Aufgabe 1
Fassen Sie im Beitrag über den Swamp-Thing-Sammelband den Absatz, der mit „Alan Moore produziert Horror“ beginnt, in höchstens drei Sätzen zusammen.
Aufgabe 2
Stimmen diese Aussagen mit dem Beitrag über den Swamp-Thing-Sammelband überein? Antworten Sie jeweils mit Ja oder Nein und zitieren Sie die entscheidenden Worte. (a) Das Gastvorwort stammt von Neil Gaiman. (b) Die Handlung spielt in den Sümpfen von Texas. (c) Der besessene und betrunkene Kraftfahrer überlebt seine Irrfahrt.

--- Ausgewählter Text ---

Einzelnen Beitrag anzeigen
Alt 15.06.2011, 18:13   #1585  
michidiers
Mitglied
 
Benutzerbild von michidiers
 
Ort: Oldenburg
Beiträge: 3.054
Mensch, liest denn ausser Detlef, Peter und meine Person kein Mensch Comics oder hat nie damit einmal begonnen? Bzw. will keiner auch nur ein bisschen von seinen Anfängen preisgeben?


Ah, mein letzter Comic war ja ganz besonders gruselig:

Swamp Thing Sammelband 4
Die Form der Angst
Moore/Bissette/Totleben



Die Sümpfe von Lousiana, die feucht-düstere Heimat des Swamp Things, werden gleich von mehreren Dämonen heimgesucht. Das Swamp Thing und seine Vertraute Abigal geraten dabei zwischen die Fronten der sich bekämpfenden Höllenkreaturen. Als auch noch die jungen Patienten aus einem Heim für geistig behinderte Kinder in den Konflikt hineingezogen werden, spitzt sich die Situation zu…

In seinem Gastvorwort bringt es der Autor Neil Gaiman eigentlich schon auf den richtigen Punkt: „Hier vereinigen sich Stärken in Geschichten immener Geschicklichkeit und nicht geringer Dichtkunst. Geschichten, die niemals davor zurückscheuen, Metaphern für die dunkelsten Elemente in unserer kollektiven Seele zu präsentieren.“ Und das ist nach meiner Meinung bezeichnend für den so düsteren Storybogen um die Heimsuchung der Sümpfe durch die Dämonen.

Alan Moore produziert Horror, der die wohl jahrtausende alten Urängste von uns menschlichen Wesen berühren kann. Aus den Tiefen der Dunkelheit befallen Dämonen uns und unser gewohntes und soziales Umfeld. Die unheimliche Begegnung ist zunächst dabei nicht direkt sondern nur indirekt. Die ersten Andeutungen der ungebetenen Besucher sind erschütternd: Geistig behinderte Kinder produzieren erschütternde Kritzeleien von Wesen, die Menschen Gliedmaßen herausreißen. Langsam beschleicht der Horror die Stadt, die Figuren und gleichfalls den Leser. Der Spannungsbogen baut sich auf, das Grauen kann in jedem Schatten lauern.

Dass Alan Moore die Dialoge oftmals ein Reim und Versform formuliert, ist ein weiterer geschickt inspirierter Kniff. Wer hat auf dem ersten Blick schon Furcht vor Versen? Dass Moore diese den so zeichnerisch so schaurig-schön gelungenen Kreaturen diese Art der Dialoge in den Mund legt, ist einmalig gut und wirkt noch lange nach. Und als eine Irrfahrt eines besessenen und betrunkenen Kraftfahrers nach zwei atemberaubend gestalteten Seiten, die filmisch wohl sonst nur Alfred Hitchcock hinbekommen hätte, an einem Baum neben einem Werbeplakat der Rasiercreme „Burma Shave“ tödlich endet, sind die drei Textboxen vorausgegangen:

The night can make /
A man more brave (mutiger/tapferer) /
But not more sober (nüchterner)/
„Burma-Shave“

Eine populäre reale Werbekampagne aus vergangenen Zeiten an den Highways der USA vermischt sich mit Moores Erzählkunst und Totlebens Zeichnungen zu einem schaurigen Gesamtkunstwerk.

--- Datenauszüge ---

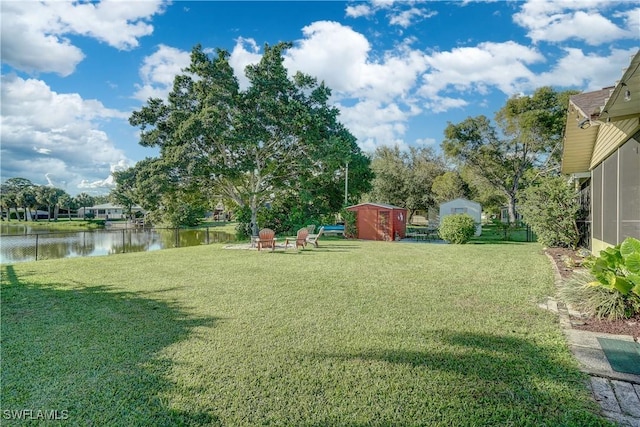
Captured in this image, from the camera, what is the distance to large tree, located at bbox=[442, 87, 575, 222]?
77.8 ft

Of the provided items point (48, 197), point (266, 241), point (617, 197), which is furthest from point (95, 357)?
point (48, 197)

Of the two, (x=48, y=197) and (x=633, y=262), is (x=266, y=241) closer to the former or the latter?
(x=633, y=262)

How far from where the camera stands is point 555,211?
10.5m

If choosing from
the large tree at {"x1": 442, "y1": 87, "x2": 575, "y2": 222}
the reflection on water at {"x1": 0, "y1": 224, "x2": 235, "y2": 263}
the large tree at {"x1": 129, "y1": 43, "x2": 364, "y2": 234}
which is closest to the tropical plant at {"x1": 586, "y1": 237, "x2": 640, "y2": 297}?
the large tree at {"x1": 129, "y1": 43, "x2": 364, "y2": 234}

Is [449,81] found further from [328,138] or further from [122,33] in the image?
[122,33]

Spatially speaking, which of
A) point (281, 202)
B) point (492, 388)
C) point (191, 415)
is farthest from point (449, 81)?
point (191, 415)

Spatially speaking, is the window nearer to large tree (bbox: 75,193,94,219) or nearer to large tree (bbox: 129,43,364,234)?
large tree (bbox: 129,43,364,234)

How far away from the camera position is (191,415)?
225 cm

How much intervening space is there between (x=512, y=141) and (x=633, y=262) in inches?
1031

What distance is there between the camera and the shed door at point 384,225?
56.9ft

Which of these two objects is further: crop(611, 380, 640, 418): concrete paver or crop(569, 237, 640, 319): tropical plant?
crop(569, 237, 640, 319): tropical plant

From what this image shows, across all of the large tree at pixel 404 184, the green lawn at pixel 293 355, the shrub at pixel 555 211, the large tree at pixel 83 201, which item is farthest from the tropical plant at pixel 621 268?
the large tree at pixel 83 201

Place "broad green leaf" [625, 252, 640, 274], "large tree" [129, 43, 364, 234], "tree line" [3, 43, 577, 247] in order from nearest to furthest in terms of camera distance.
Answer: "broad green leaf" [625, 252, 640, 274] < "large tree" [129, 43, 364, 234] < "tree line" [3, 43, 577, 247]

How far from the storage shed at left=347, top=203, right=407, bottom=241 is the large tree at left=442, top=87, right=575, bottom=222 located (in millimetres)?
13158
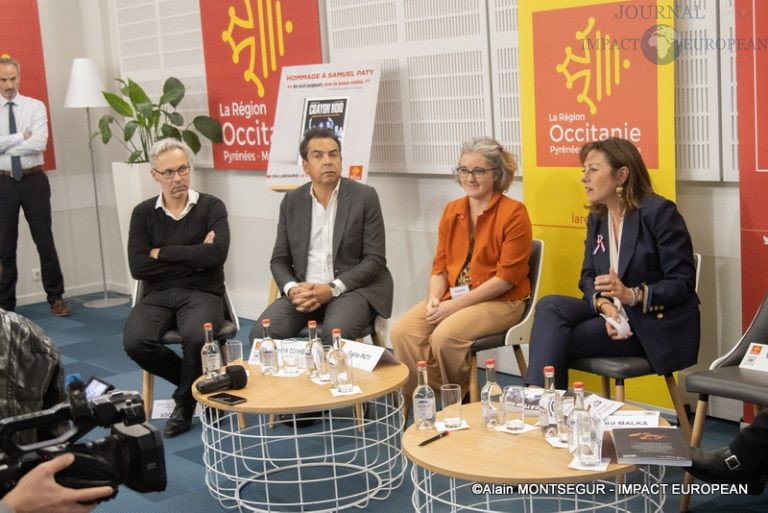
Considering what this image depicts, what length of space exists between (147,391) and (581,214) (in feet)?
7.44

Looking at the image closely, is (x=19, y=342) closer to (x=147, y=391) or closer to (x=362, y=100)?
(x=147, y=391)

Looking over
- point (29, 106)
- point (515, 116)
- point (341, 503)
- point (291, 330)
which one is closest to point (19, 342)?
point (341, 503)

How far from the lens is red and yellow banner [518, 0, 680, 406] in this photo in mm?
4344

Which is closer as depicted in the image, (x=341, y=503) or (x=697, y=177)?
(x=341, y=503)

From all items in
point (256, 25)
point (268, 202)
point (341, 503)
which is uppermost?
point (256, 25)

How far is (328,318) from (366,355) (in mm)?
721

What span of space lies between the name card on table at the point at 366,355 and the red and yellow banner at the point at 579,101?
4.04ft

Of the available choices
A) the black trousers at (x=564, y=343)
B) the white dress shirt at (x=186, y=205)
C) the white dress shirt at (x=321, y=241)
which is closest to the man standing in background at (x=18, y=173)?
the white dress shirt at (x=186, y=205)

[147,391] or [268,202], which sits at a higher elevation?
[268,202]

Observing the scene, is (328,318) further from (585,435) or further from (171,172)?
(585,435)

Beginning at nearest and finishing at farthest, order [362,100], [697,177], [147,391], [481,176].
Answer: [697,177]
[481,176]
[147,391]
[362,100]

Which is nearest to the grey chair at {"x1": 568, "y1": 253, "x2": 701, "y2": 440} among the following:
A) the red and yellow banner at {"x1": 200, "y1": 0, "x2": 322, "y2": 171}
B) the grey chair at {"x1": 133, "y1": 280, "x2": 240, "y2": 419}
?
the grey chair at {"x1": 133, "y1": 280, "x2": 240, "y2": 419}

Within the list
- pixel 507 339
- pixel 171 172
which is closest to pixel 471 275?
pixel 507 339

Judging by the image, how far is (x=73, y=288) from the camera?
8.59 metres
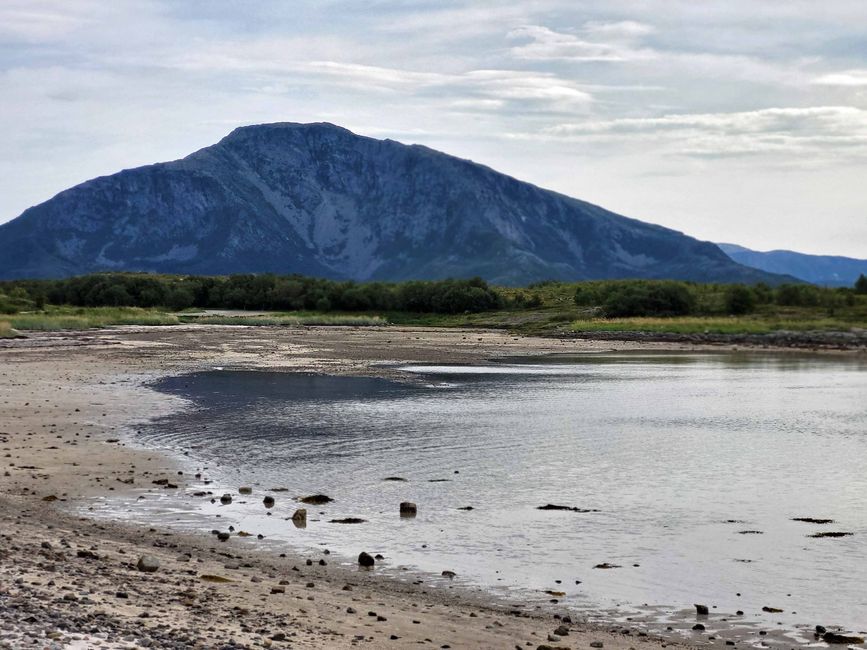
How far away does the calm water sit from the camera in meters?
15.6

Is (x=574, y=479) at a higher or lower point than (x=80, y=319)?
lower

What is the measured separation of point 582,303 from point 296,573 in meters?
109

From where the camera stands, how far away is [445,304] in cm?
13850

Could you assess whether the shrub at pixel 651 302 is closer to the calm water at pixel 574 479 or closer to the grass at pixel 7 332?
the grass at pixel 7 332

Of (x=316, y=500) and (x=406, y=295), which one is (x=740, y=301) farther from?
(x=316, y=500)

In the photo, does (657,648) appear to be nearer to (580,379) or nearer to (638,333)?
(580,379)

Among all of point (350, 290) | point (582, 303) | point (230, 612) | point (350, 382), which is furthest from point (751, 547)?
point (350, 290)

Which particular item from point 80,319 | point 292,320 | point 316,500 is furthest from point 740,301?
point 316,500

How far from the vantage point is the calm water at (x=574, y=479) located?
15578mm

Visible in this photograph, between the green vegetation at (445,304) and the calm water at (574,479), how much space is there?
53328 millimetres

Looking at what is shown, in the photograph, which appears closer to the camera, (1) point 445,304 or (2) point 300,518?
(2) point 300,518

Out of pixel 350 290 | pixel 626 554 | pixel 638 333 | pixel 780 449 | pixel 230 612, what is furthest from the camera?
pixel 350 290

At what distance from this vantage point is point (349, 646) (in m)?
11.0

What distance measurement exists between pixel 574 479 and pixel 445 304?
115 m
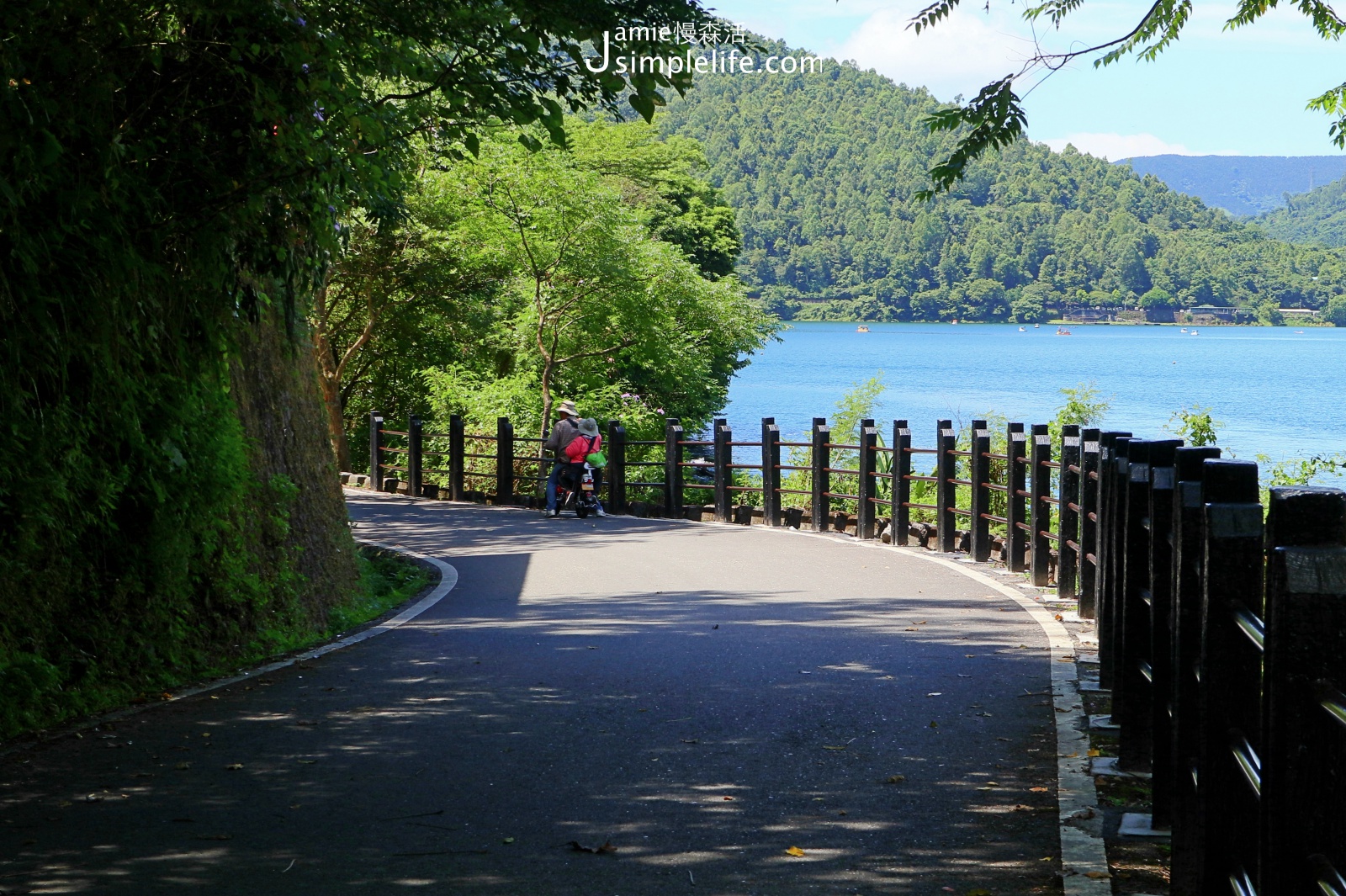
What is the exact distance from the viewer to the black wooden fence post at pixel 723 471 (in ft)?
70.0

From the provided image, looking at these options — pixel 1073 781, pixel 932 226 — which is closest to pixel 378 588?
pixel 1073 781

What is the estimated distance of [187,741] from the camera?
692cm

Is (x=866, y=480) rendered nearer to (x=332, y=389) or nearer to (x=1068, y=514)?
(x=1068, y=514)

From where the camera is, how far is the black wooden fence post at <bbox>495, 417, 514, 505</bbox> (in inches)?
982

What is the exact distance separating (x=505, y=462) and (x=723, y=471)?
515cm

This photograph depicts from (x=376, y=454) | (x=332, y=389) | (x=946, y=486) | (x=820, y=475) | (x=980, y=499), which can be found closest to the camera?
(x=980, y=499)

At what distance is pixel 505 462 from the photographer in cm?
2509

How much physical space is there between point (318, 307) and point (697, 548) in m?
14.8

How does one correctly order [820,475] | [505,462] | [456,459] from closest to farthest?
[820,475] → [505,462] → [456,459]

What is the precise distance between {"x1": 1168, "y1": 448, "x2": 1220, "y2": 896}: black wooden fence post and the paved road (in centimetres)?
59

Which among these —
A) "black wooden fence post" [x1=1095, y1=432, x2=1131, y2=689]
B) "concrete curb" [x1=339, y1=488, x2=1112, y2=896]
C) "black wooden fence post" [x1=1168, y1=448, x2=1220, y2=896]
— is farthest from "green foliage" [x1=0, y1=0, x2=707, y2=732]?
"concrete curb" [x1=339, y1=488, x2=1112, y2=896]

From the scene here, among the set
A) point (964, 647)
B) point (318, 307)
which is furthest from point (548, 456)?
point (964, 647)

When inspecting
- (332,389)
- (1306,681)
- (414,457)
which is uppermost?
(332,389)

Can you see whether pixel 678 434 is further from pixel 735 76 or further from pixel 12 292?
pixel 735 76
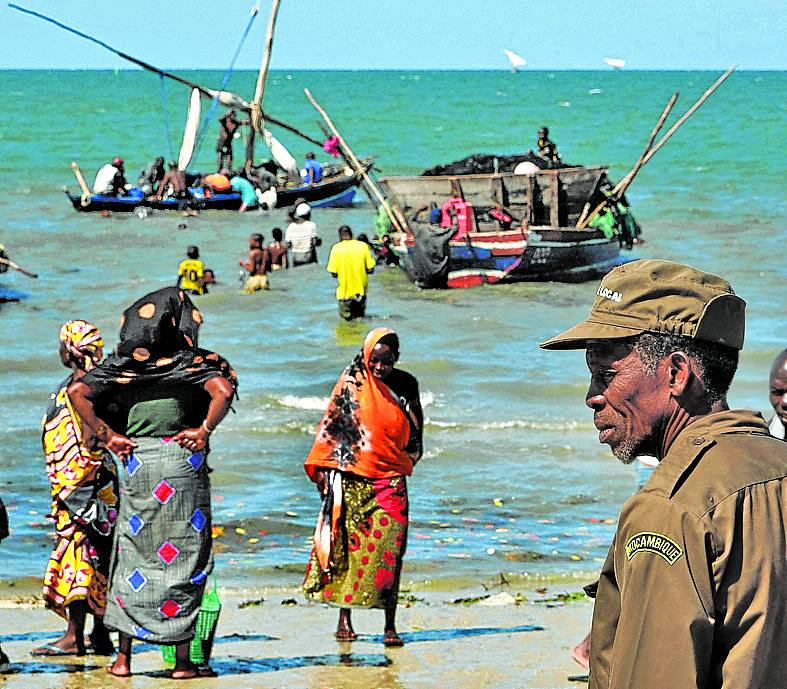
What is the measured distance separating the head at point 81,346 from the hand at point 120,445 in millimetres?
534

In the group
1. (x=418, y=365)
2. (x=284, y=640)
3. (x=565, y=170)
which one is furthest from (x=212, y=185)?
(x=284, y=640)

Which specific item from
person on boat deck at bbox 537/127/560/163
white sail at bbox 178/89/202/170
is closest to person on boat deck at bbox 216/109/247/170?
white sail at bbox 178/89/202/170

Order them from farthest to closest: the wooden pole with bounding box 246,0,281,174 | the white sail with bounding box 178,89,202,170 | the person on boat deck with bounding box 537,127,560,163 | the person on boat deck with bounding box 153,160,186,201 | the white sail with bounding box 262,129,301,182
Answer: the white sail with bounding box 178,89,202,170
the white sail with bounding box 262,129,301,182
the person on boat deck with bounding box 153,160,186,201
the wooden pole with bounding box 246,0,281,174
the person on boat deck with bounding box 537,127,560,163

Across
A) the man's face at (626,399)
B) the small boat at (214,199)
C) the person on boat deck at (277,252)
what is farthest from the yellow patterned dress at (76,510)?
the small boat at (214,199)

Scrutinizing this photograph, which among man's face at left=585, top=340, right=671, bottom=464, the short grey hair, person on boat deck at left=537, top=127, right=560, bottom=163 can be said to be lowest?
man's face at left=585, top=340, right=671, bottom=464

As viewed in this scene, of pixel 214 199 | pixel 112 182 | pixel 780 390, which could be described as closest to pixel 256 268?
pixel 214 199

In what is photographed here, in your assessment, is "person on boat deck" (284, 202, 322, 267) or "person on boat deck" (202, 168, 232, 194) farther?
"person on boat deck" (202, 168, 232, 194)

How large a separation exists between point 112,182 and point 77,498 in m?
28.0

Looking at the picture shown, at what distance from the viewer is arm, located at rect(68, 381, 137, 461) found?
5449 mm

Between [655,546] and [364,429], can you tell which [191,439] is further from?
[655,546]

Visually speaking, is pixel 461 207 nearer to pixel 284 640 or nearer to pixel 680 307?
pixel 284 640

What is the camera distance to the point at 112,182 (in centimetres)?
3316

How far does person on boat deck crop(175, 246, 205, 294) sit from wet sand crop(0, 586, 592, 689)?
14.7m

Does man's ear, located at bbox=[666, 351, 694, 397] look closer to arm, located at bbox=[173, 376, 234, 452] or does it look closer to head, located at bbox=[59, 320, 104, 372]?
arm, located at bbox=[173, 376, 234, 452]
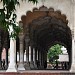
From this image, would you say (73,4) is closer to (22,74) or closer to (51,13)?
(51,13)

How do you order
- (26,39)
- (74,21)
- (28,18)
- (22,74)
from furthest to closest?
(26,39)
(28,18)
(74,21)
(22,74)

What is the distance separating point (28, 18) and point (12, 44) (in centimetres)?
344

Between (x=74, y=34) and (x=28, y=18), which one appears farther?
(x=28, y=18)

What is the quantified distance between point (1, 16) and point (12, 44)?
13191 mm

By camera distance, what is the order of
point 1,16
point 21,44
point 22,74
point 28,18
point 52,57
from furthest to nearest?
1. point 52,57
2. point 21,44
3. point 28,18
4. point 22,74
5. point 1,16

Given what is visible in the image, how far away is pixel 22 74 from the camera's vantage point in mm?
12898

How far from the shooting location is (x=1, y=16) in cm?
235

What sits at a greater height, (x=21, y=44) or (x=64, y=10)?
(x=64, y=10)

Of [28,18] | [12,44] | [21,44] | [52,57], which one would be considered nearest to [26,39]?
[21,44]

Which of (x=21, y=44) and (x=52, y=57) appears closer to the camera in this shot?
(x=21, y=44)

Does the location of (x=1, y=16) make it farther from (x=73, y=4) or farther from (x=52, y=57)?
(x=52, y=57)

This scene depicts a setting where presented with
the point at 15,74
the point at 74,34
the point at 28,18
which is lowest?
the point at 15,74

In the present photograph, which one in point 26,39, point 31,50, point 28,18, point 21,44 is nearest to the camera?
point 28,18

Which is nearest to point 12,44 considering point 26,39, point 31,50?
point 26,39
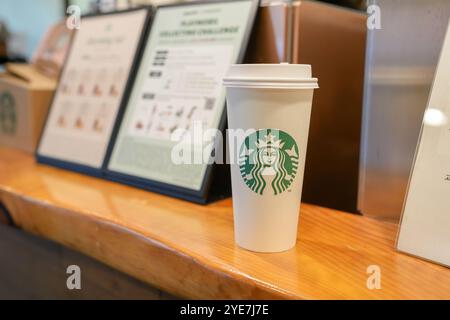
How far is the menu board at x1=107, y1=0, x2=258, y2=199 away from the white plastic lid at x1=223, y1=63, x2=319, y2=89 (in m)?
0.28

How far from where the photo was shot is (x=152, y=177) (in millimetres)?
928

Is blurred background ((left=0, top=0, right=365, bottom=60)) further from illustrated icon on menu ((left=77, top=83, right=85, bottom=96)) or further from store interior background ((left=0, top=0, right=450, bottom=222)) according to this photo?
store interior background ((left=0, top=0, right=450, bottom=222))

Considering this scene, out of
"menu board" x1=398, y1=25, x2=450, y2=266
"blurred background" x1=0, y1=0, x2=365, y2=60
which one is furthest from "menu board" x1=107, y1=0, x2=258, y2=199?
"blurred background" x1=0, y1=0, x2=365, y2=60

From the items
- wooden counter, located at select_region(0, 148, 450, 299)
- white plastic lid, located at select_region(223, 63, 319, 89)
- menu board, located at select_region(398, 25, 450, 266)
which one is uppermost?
white plastic lid, located at select_region(223, 63, 319, 89)

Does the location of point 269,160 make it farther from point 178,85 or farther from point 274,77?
point 178,85

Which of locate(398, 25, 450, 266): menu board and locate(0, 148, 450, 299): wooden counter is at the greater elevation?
locate(398, 25, 450, 266): menu board

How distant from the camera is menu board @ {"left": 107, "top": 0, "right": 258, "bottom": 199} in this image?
2.93 ft

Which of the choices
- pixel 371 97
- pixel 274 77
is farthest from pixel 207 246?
pixel 371 97

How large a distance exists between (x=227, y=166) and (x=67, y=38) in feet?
3.24

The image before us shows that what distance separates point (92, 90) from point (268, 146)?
0.73 metres

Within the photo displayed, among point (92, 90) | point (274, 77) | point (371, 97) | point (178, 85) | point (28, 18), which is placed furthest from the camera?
point (28, 18)

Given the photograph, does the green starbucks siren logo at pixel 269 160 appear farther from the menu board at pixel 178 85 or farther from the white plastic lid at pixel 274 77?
the menu board at pixel 178 85

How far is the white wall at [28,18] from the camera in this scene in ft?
9.83

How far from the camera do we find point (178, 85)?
3.17 ft
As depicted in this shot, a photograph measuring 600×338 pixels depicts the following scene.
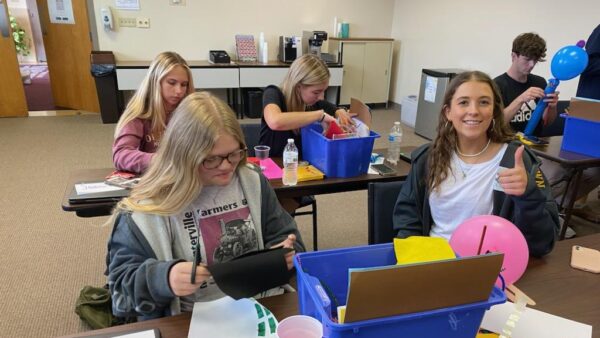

---

Musterlösung 1
Alan Moore erzeugt Horror, der uralte menschliche Urängste berührt: Dämonen dringen aus der Dunkelheit in das gewohnte Umfeld ein, zunächst nur indirekt. Erste Anzeichen sind Kritzeleien geistig behinderter Kinder, die Wesen zeigen, welche Menschen Gliedmaßen herausreißen. Langsam erfasst der Horror Stadt, Figuren und Leser, und die Spannung steigt.

Musterlösung 2
(a) Ja: „In seinem Gastvorwort bringt es der Autor Neil Gaiman eigentlich schon auf den richtigen Punkt“
(b) Nein: „Die Sümpfe von Lousiana, die feucht-düstere Heimat des Swamp Things“
(c) Nein: Die Irrfahrt endet an einem Baum, wie es heißt, „tödlich“.